On the facts, the court rejected the sub-contractor’s arguments. The judge held that the absence of a specific payment date was not fatal but rather implied a term that payment was due within a reasonable time. The judge also held that the failure to pay the full amount did not entitle the sub-contractor to terminate. The main contractor had been acting in good faith in looking to set off costs that it had incurred as a result of damage caused by the sub-contractor on site.
If the parties had intended that the sub-contractor should be entitled to terminate in these circumstances, this should have been stated in the agreement.
Sting in the tail
In YJL London Ltd v Roswyn Estates LLP, the court considered how a final account agreement sat alongside the final account provisions in a JCT 1998 contract.
The employer argued that the agreement did not displace the requirements in the building contract for a final account and final statement and that payment was not therefore due. It also argued that the agreement was flawed as it did not set out those sums which had previously been paid under the contract, as required in the final account provisions in the contract.
The judge held that the final account procedure in the contract had been dealt with by means of the agreement and that the contractor’s failure to issue a final account or final account statement did not deprive it of its entitlement to payment.
The agreement effectively replaced the regime under the contract. It made clear that it was intended to be final and binding and this was therefore the case.
Unintended consequence
The judge also held that the final account agreement effected a full and final settlement of all claims under the contract. The interesting, and perhaps unintended effect of this, was that the contractor was relieved of all liability for defective work that was identified or reasonably capable of being identified at the time of the agreement. The employer was not therefore entitled to set off sums against the final account figure to account for defects as it had released the contractor from liability under the contract. It was arguable that the contractor was also released from liability for future defects which become apparent.

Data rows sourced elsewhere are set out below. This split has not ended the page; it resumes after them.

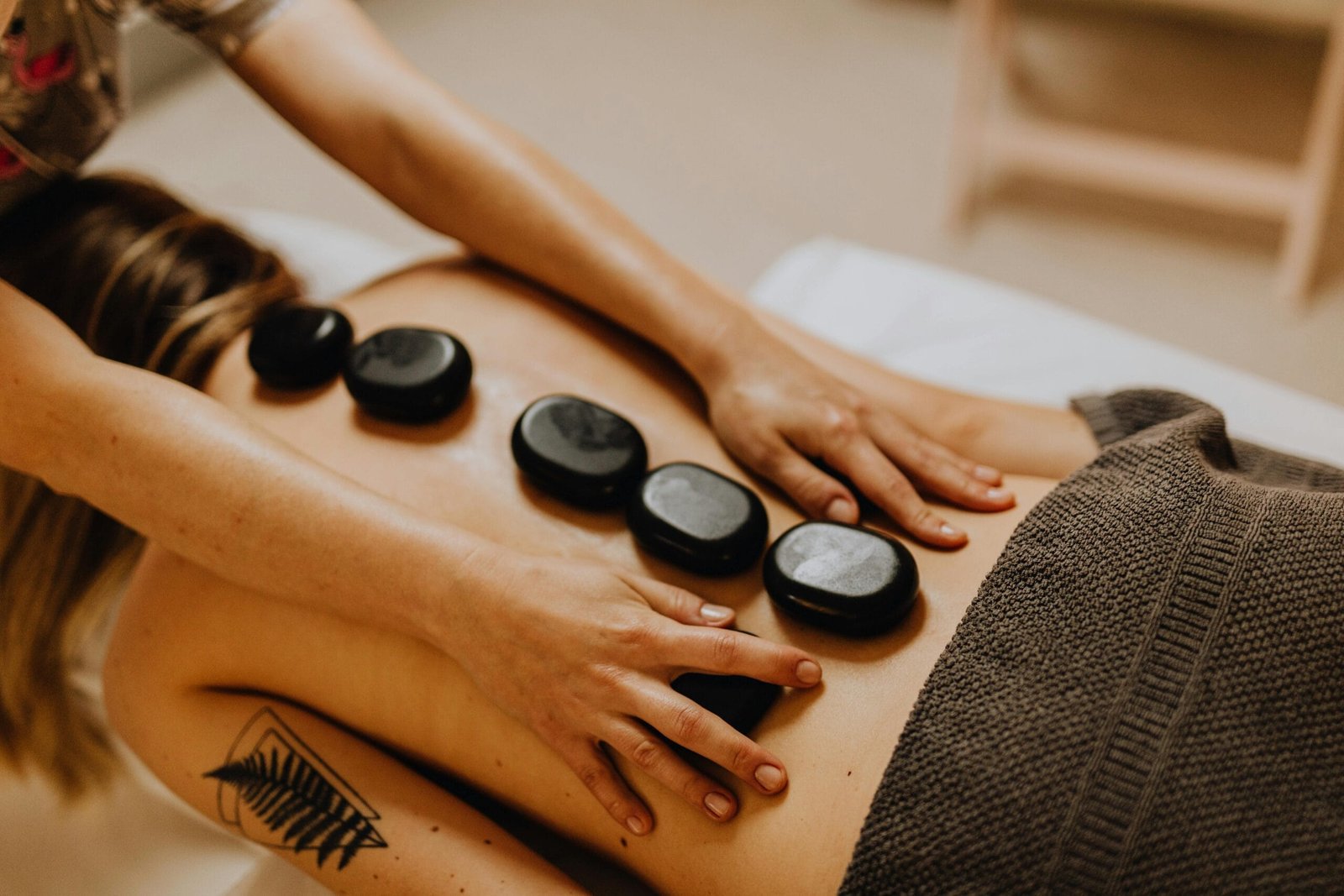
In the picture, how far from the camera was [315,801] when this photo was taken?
2.94ft

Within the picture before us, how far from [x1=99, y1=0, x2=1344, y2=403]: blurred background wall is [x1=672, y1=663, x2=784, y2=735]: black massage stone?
149cm

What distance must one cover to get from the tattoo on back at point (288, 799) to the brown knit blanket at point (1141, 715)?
1.33 ft

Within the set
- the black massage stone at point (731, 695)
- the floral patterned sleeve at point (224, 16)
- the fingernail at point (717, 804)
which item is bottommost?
the fingernail at point (717, 804)

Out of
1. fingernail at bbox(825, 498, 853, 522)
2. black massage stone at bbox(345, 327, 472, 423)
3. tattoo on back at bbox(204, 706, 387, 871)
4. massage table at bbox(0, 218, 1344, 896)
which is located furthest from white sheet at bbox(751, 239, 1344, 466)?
tattoo on back at bbox(204, 706, 387, 871)

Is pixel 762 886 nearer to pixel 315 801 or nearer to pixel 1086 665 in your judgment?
pixel 1086 665

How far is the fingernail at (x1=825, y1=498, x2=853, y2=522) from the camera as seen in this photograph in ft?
3.03

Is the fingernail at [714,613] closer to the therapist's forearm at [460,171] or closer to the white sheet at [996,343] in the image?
the therapist's forearm at [460,171]

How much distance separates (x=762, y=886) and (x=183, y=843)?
2.10 feet

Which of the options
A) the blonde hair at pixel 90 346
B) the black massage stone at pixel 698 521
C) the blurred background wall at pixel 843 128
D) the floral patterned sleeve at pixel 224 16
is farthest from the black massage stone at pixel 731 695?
the blurred background wall at pixel 843 128

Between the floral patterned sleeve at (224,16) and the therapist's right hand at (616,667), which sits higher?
the floral patterned sleeve at (224,16)

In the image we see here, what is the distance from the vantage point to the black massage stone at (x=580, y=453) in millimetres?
903

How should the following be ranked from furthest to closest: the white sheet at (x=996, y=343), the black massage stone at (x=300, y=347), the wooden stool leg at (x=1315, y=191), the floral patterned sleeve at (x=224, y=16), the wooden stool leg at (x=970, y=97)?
the wooden stool leg at (x=970, y=97), the wooden stool leg at (x=1315, y=191), the white sheet at (x=996, y=343), the floral patterned sleeve at (x=224, y=16), the black massage stone at (x=300, y=347)

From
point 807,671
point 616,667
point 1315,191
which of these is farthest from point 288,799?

These cases make clear that a properly drafted final account agreement is capable of displacing the final account procedures in a building contract. They also make clear that a failure to specify payment logistics in the agreement is unlikely to be fatal. Care needs to be taken however to ensure that a final account agreement does not unwittingly let the contractor off the hook for defects in the works. An employer will usually want to retain its ability to bring a claim against a contractor for latent defects.
Angus Dawson is assistant solicitor at Macfarlanes
In plain English
What happens if an overrun isn’t your fault?
TIME AT LARGE
Under a building contract, the contractor is usually required to complete the works by a specified date. If it fails to hit this date, the employer can normally claim liquidated and ascertained damages (‘LADs’). The contract usually then entitles the contractor to an extension of time if the works are delayed by particular events or circumstances. Those circumstances need to be set out in the contract.
Time will become at large if (a) the contract includes a fixed completion date, (b) the contractor is delayed by an act of the employer and (c) that act does not entitle the contractor to an extension of time. In those circumstances the courts will find that it is unfair for the contractor to be held to the completion date specified in the contract, and to be required to pay LADs for failing to meet that date.
What happens if time becomes at large? The contractor is no longer required to complete the works by the contractual date for completion and the employer loses its ability to recover LADs. The contractor will simply be required to complete the works within a reasonable time and the employer will only recover any losses it can prove it has suffered if the works are complete late. Time will be at large.